In the blog I said that after two rather intense weeks of work, I had a picture book text that I loved, but even as I finished it I knew it didn't work. This reader came back to ask, reasonably enough, how a person knows when a picture book does work.

And the truth is, if I could answer that question definitively I wouldn't be staring at two weeks of unproductive work. In fact, if I could define that mark before I got there I could hit it every time.

For many years I worked with an editor who never wanted me to tell him what I was working on except in the most general terms. He wanted to reserve for himself that instant of feeling what it all means when he got to the end of a story for the first time, the moment when, if the story is working as it should, the hair will stand up in the back of the reader's neck. And that is what we're always writing toward, that frisson that skitters across the skin when a story draws to its just-right conclusion.

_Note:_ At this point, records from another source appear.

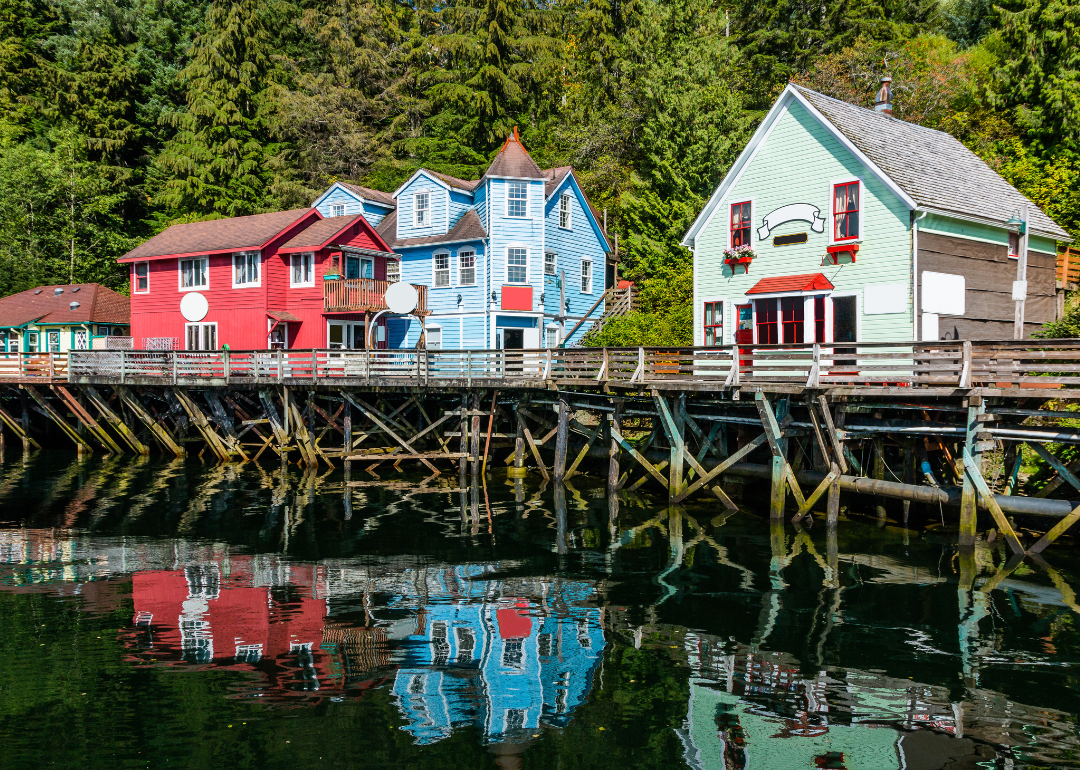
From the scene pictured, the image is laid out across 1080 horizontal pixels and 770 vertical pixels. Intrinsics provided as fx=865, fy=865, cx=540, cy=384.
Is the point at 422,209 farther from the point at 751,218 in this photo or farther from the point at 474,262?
the point at 751,218

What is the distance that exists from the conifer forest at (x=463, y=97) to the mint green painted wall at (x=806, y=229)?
5.97 m

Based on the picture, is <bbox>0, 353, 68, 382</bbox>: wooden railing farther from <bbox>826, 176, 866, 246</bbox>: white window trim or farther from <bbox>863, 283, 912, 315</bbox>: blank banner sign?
<bbox>863, 283, 912, 315</bbox>: blank banner sign

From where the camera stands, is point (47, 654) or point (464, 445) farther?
point (464, 445)

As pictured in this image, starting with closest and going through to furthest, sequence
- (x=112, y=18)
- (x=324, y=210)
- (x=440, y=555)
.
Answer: (x=440, y=555) → (x=324, y=210) → (x=112, y=18)

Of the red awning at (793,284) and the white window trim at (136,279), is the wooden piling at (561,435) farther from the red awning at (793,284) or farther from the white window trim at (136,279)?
the white window trim at (136,279)

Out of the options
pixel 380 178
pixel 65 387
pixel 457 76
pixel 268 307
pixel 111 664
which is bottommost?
pixel 111 664

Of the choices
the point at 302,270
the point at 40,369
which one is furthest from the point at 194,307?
the point at 40,369

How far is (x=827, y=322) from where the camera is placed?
2342 cm

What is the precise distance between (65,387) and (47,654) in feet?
89.8

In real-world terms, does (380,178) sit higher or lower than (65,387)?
higher

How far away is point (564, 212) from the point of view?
40062 mm

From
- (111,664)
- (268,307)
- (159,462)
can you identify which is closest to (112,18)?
(268,307)

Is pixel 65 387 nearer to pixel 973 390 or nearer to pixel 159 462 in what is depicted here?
pixel 159 462

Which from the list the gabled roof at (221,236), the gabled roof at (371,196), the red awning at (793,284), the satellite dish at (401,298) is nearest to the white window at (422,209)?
the gabled roof at (371,196)
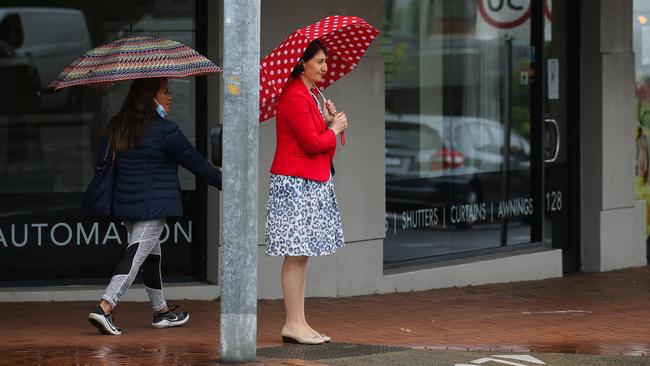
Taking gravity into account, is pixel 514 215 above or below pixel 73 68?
below

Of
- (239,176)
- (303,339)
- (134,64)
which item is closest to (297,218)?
(303,339)

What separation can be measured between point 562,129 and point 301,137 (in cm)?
599

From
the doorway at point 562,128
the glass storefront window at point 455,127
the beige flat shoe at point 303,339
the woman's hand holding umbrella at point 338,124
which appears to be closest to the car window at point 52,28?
the glass storefront window at point 455,127

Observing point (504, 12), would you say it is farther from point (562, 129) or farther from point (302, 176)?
point (302, 176)

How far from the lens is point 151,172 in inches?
334

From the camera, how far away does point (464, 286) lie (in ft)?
38.9

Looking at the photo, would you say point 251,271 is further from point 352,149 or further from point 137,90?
point 352,149

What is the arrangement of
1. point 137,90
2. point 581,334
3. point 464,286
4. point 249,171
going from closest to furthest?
point 249,171 < point 137,90 < point 581,334 < point 464,286

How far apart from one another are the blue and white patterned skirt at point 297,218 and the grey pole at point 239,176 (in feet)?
2.28

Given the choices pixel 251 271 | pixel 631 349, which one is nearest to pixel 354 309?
pixel 631 349

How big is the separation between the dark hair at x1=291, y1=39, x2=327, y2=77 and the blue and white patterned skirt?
0.64 m

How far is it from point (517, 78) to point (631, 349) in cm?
499

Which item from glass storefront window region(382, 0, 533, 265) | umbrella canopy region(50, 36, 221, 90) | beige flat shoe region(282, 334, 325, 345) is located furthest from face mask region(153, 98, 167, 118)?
glass storefront window region(382, 0, 533, 265)

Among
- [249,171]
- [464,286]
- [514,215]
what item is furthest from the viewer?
[514,215]
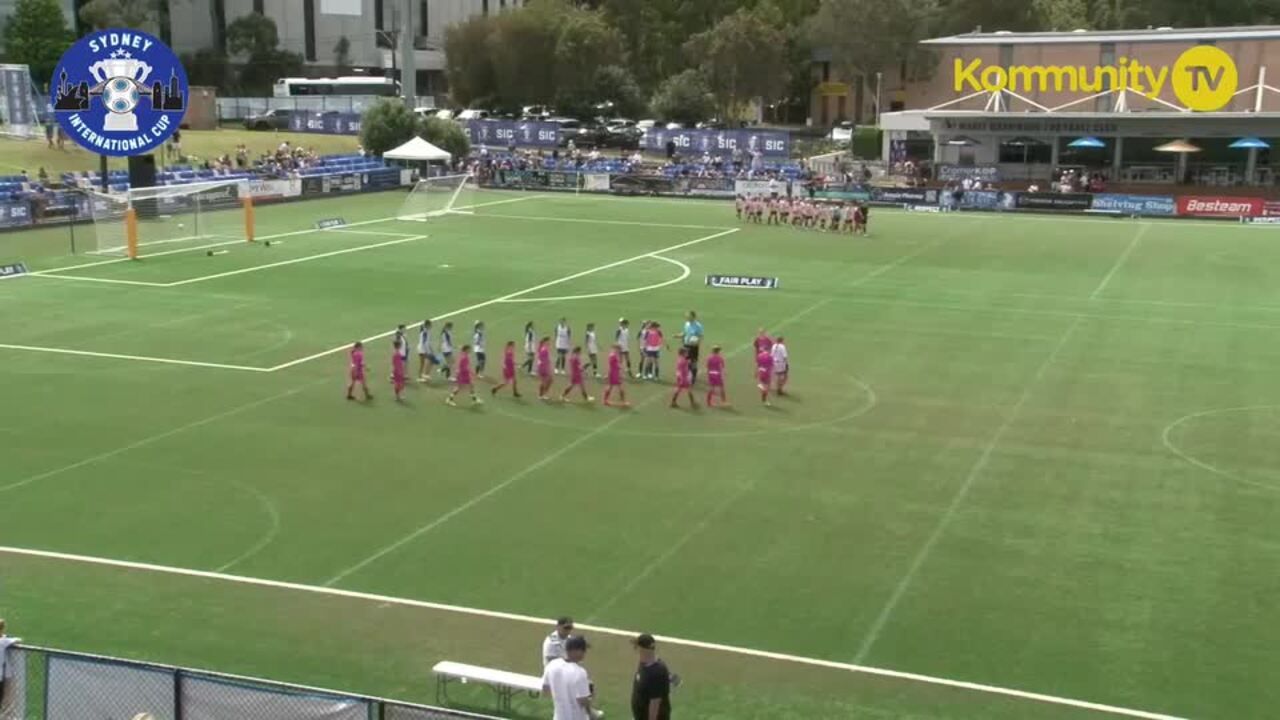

In other words, your heart tells you. If a picture book works—if any story works—something about it moves you, changes you, gives you back to yourself new. That's why if a picture book is right for a child he may demand to have it read a hundred times, a thousand. He wants to feel that moment when everything clicks into place again … and then to feel it again … and again.

How do you know when you have created that magic moment? That click, if your story truly falls into place, happens inside you first. The problem, though, is that you can't always be certain that the click you experienced will reach your reader.

So first we can ask ourselves if our story transformed us. If it didn't we will always know we have missed the mark. Next we can ask trusted critics. Those people can range from other professionals—agents, editors, fellow writers, teachers, librarians—to anyone in your life whom you've discovered has an instinct for recognizing that moment when a story is exactly right. My life partner, who has never spent time with children since she herself was an adult, has a very solid instinct for it. She may sometimes like a manuscript that I find I can't sell, but she has never mistrusted one that people who mattered thought worked.

Our least reliable critics are usually children themselves. That's not because children don't know what they like, but because they are often too eager to please. They say what they think the adult consulting them wants to hear. On the other hand if you can find children in a situation where they are not intent on pleasing, their candor can be a gift.

A friend of mine was once told by an editor that her picture book manuscript was much too long. Indignant, she said to me, “What does he know? Does he even have kids? My grandson loved every word!” Not long afterward, she had an opportunity to read her manuscript to a kindergarten class. When she finished reading, one little boy in the back row yawned, stretched, and proclaimed, “That's the longest story I ever heard in my whole life!” She came home and revised her picture book.

But whatever good critics can tell you, the real secret to picture books lies in the heart. What does it make you feel? Would it make you want to live the story again? And again?

And what touches the heart cannot easily be defined or taught. It can only be discovered … each time new.